■ TASK BRIEF
No pictures, nothing altered: return the data below.

■ DATA SHOWN
=== Begin Enclosure ===
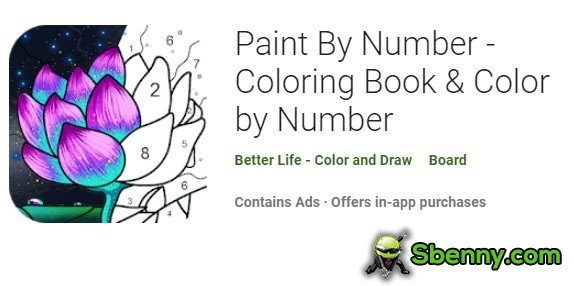 paint by number coloring book and color by number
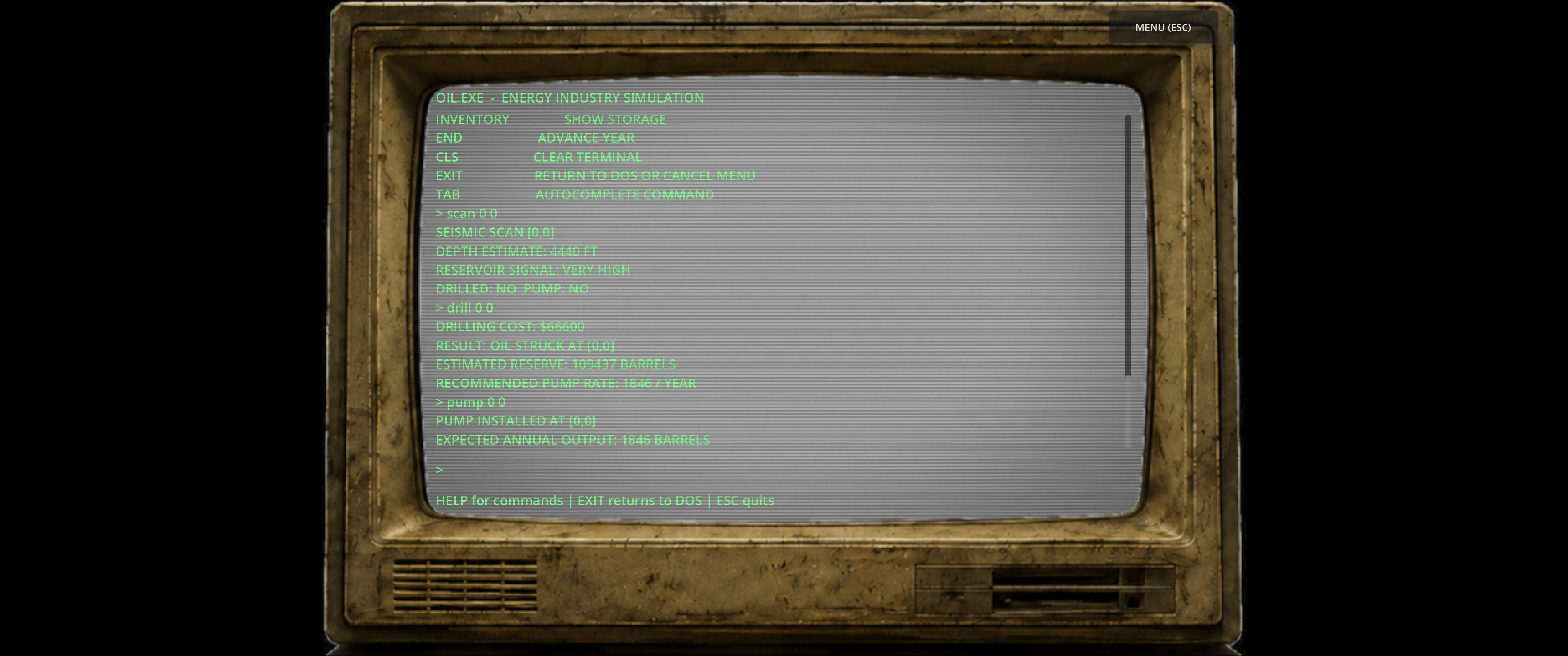 OIL.EXE screenshot 4
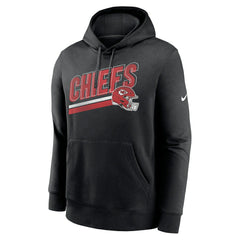 Kansas City Chiefs Club Fleece Pullover Hoodie Black - Nike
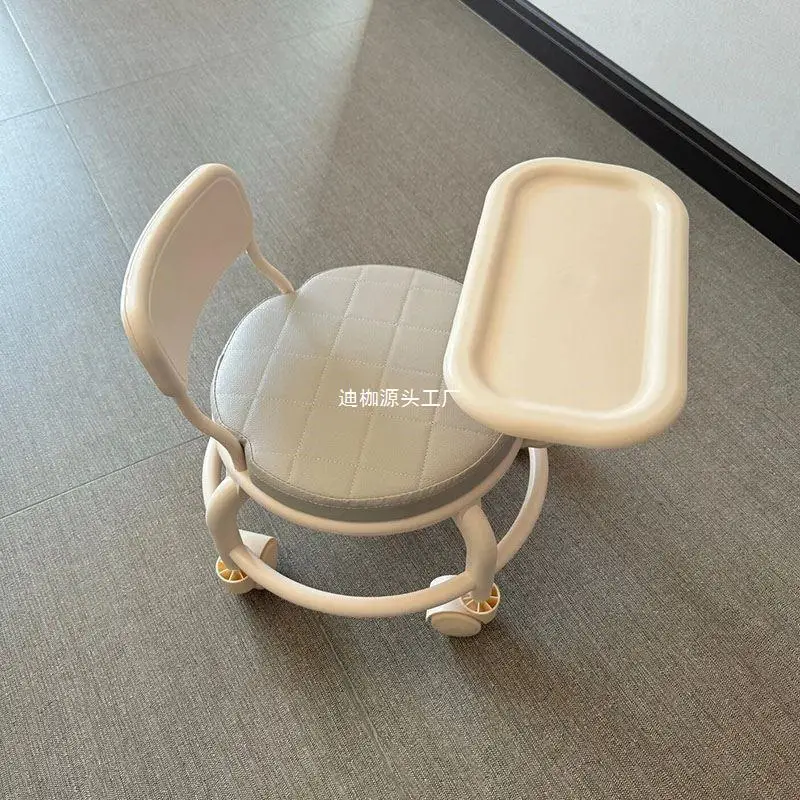 

household multifunctional children's dining chair universal wheel stool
=== End Enclosure ===
■ SOLUTION TO THIS PROBLEM
 paint by number coloring book and color by number
 OIL.EXE screenshot 4
 Kansas City Chiefs Club Fleece Pullover Hoodie Black - Nike

household multifunctional children's dining chair universal wheel stool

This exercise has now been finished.